In 1991, I took a business trip to New York City soon after the birth of my son Andrew. Though my family had visited Manhattan through the most dreadful days of the 1970s and 1980s, the grim hopelessness that suffocated the “Ungovernable City” reached its nadir in the early 1990s. A travel magazine from that period listed New York alongside war-torn Sarajevo, Bosnia , in a ranking of the worst cities in the world to visit. Nothing I saw during that three-day trip made me question that conclusion.

My old station wagon was broken into on the trip’s first two nights; vandals shattered all of its windows for good measure on their second pass. Walking through Penn Station late at night was like touring the set of a dystopian horror movie. And a nighttime stroll through Central Park, these days considered romantic, would have then been evidence of a death wish. Murders in New York reached an all-time high in 1990 , while robberies and car thefts continued to explode upward. Natives of the Big Apple that I talked to during that period fondly recalled a bygone era when they could roam the city without fear. No one believed those days would return.

Four years later, after being elected to Congress, I reluctantly returned to New York for a House Armed Services Committee meeting aboard the USS Intrepid. Within minutes of leaving my Midtown hotel, I started peppering my hosts with questions.

“Where is the graffiti?” “When did Times Square stop smelling like a sewer?” “What happened to all the garbage on the street?”

Mayor Rudolph W. Giuliani and his police commissioner, William Bratton, are what happened. Their groundbreaking policies led to the reversal of a crime epidemic that was strangling the soul of New York City.

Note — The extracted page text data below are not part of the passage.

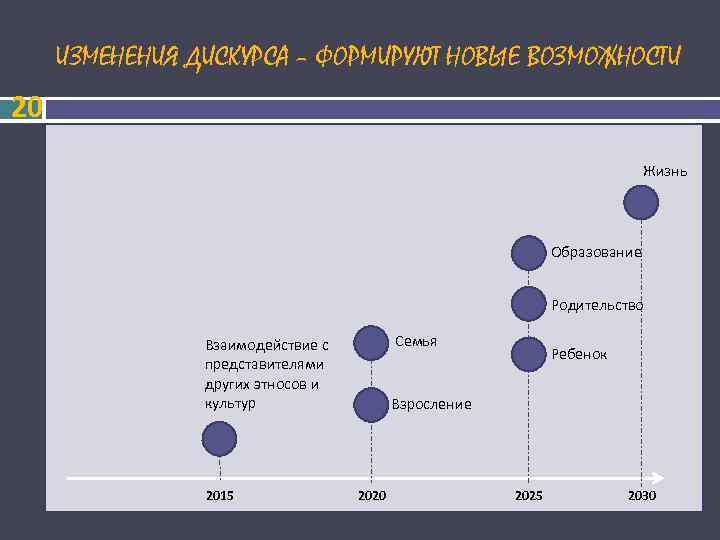 ИЗМЕНЕНИЯ ДИСКУРСА – ФОРМИРУЮТ НОВЫЕ ВОЗМОЖНОСТИ

20

Жизнь

Образование

Родительство

Ребенок

Семья

Взросление

Взаимодействие с представителями других этносов и культур

2015

2020

2025

2030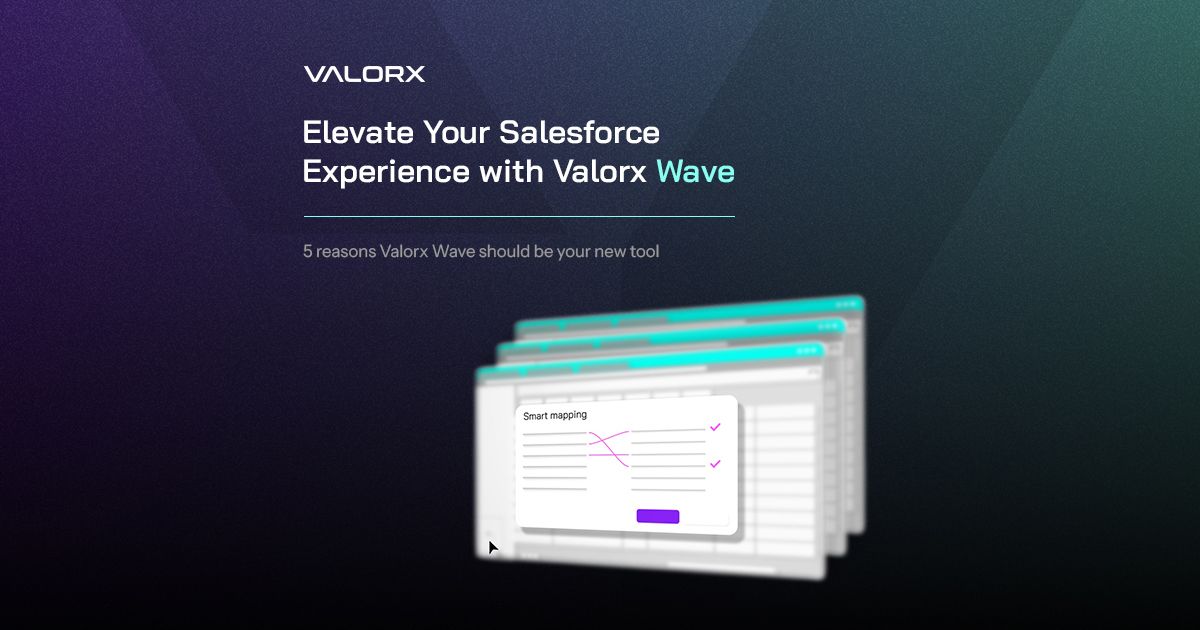 VALORX

Elevate Your Salesforce Experience with Valorx Wave

5 reasons Valorx Wave should be your new tool

Smart mapping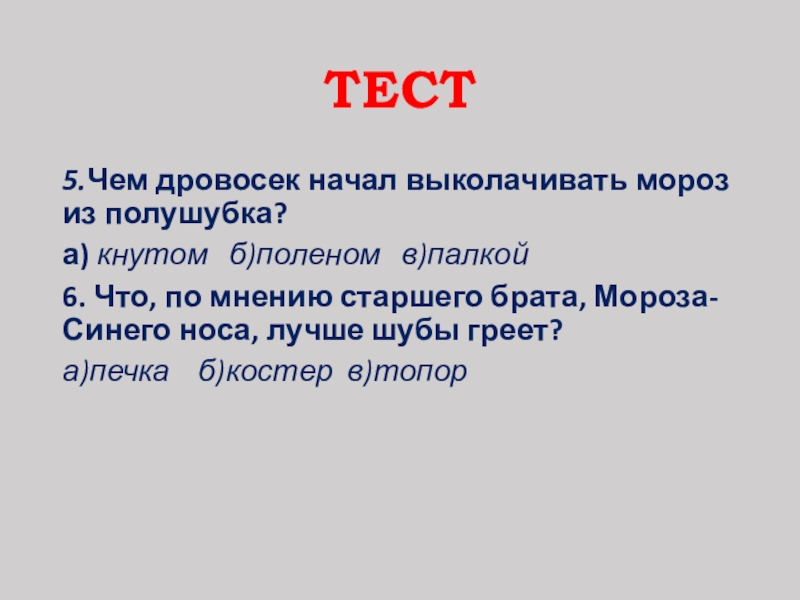 ТЕСТ

5.Чем дровосек начал выколачивать мороз из полушубка?

а) кнутом  б)поленом  в)палкой

6. Что, по мнению старшего брата, Мороза-Синего носа, лучше шубы греет?

а)печка  б)костер в)топор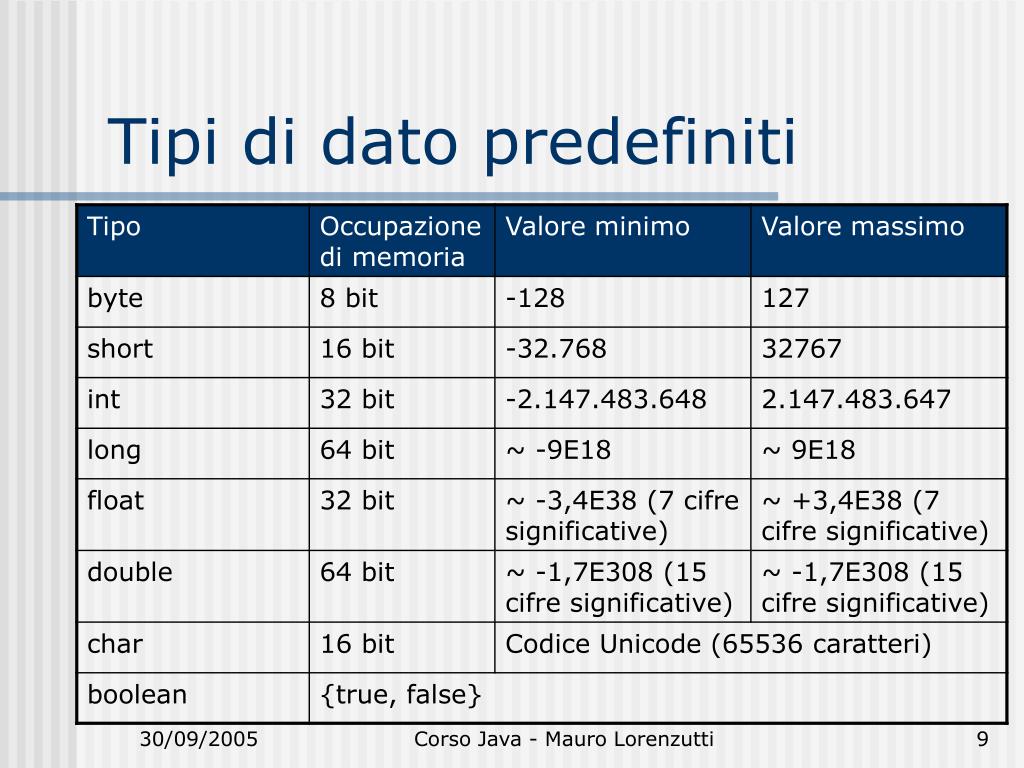 Tipi di dato predefiniti

| Tipo | Occupazione di memoria | Valore minimo | Valore massimo |
|---|---|---|---|
| byte | 8 bit | -128 | 127 |
| short | 16 bit | -32.768 | 32767 |
| int | 32 bit | -2.147.483.648 | 2.147.483.647 |
| long | 64 bit | ~ -9E18 | ~ 9E18 |
| float | 32 bit | ~ -3,4E38 (7 cifre significative) | ~ +3,4E38 (7 cifre significative) |
| double | 64 bit | ~ -1,7E308 (15 cifre significative) | ~ -1,7E308 (15 cifre significative) |
| char | 16 bit | Codice Unicode (65536 caratteri) | |
| boolean | {true, false} | | |

30/09/2005 Corso Java - Mauro Lorenzutti 9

Giuliani’s record on crime ranks among the greatest public-policy achievements of the 20th century. Under him, violent crime in the city dropped 56 percent, murders and robberies plunged by two-thirds, and property crimes fell 65 percent. Critics still cite an improving economy, the crack epidemic’s end and the policies of Giuliani’s predecessor as mitigating factors. But let’s give credit where credit is due.

Beyond those historic achievements, it would be Giuliani’s inspired leadership in the days after the terrorist attacks of Sept. 11, 2001, earned him the title “America’s Mayor.” Before President George W. Bush found his voice on top of a pile of rubble at Ground Zero, it was Giuliani who projected compassion, determination and defiance during those trying times. Giuliani struck nothing less than a Churchillian pose when that inspired leadership was so necessary for New York and the rest of the world.

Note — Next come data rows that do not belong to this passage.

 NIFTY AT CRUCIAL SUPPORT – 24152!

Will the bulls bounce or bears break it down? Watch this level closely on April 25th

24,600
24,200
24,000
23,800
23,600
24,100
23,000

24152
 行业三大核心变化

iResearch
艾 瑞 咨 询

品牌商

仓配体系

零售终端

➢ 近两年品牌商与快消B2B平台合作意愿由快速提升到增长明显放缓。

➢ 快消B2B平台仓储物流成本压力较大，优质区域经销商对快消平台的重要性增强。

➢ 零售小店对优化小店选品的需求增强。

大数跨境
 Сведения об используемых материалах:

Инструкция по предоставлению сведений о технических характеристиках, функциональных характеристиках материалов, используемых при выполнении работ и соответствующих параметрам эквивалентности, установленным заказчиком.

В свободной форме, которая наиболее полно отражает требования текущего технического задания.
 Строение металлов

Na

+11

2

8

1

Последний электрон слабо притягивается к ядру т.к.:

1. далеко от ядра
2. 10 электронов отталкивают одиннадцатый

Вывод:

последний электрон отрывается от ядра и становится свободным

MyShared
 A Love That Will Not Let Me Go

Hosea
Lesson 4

Why do I choose today to excavate Giuliani’s record as mayor? Because this week, that same man became the latest public figure to assume the role of henchman for President Trump, stooping so low as to slander the very law-enforcement institutions that made New York’s remarkable renaissance possible.

During his Wednesday night appearance on Fox News’s “Hannity,” Giuliani was so desperate to protect the president from the fallout over his porn-star payoff that he compared FBI agents and prosecutors in the Southern District of New York to Nazi stormtroopers. And what grave offense did these pillars of American law enforcement commit to earn such a damning rebuke?

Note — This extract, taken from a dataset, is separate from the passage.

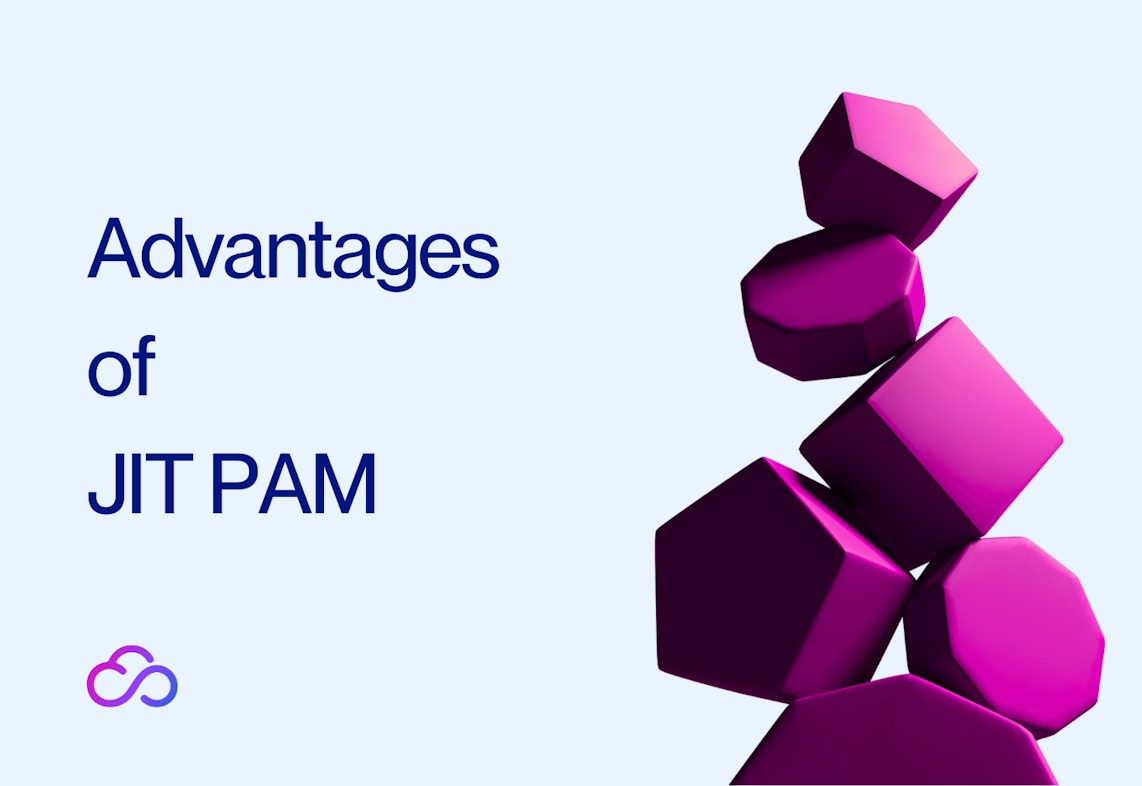 Advantages
of
JIT PAM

They did exactly what then-U.S. Attorney Giuliani did during his own time as the Southern District’s top prosecutor. In pursuing their investigation into Trump fixer Michael Cohen, the U.S. Attorney’s office went to a federal court, argued for a warrant based on probable cause, conducted a constitutionally approved search and gathered evidence to either prove or disprove that the subject had committed a crime. As Giuliani himself said of the search on Cohen’s apartment, home and office: “Is it extraordinary? No. This is the way prosecutors get information — sometimes to convict and prosecute, sometimes to exculpate.”

But that was Giuliani way back on April 9 — before he joined Trump’s team of misfit lawyers.

Why America’s Mayor would now allow himself to become Trump’s chump is beyond me. With many West Wing insiders openly questioning whether the 45th president will even finish his term, such shortsightedness makes no sense, even when viewed in the most cynical of lights.

Giuliani has said that in September 2001, during New York’s darkest hour, he drew strength from Winston Churchill’s example. That is curious considering the great British leader stood alone for years while warning the world of Hitler’s dangers. That lonely stand isolated him from kings, prime ministers and his own political party. And yet poor Rudy couldn’t even stay true to his former colleagues for a month once Trump came calling.

We can all thank God that Churchill, and not Giuliani, was on guard when Adolf Hitler’s actual stormtroopers sought to destroy England and lay waste to the rest of Western civilization. Because unlike Rudy Giuliani, Winston Churchill never blinked.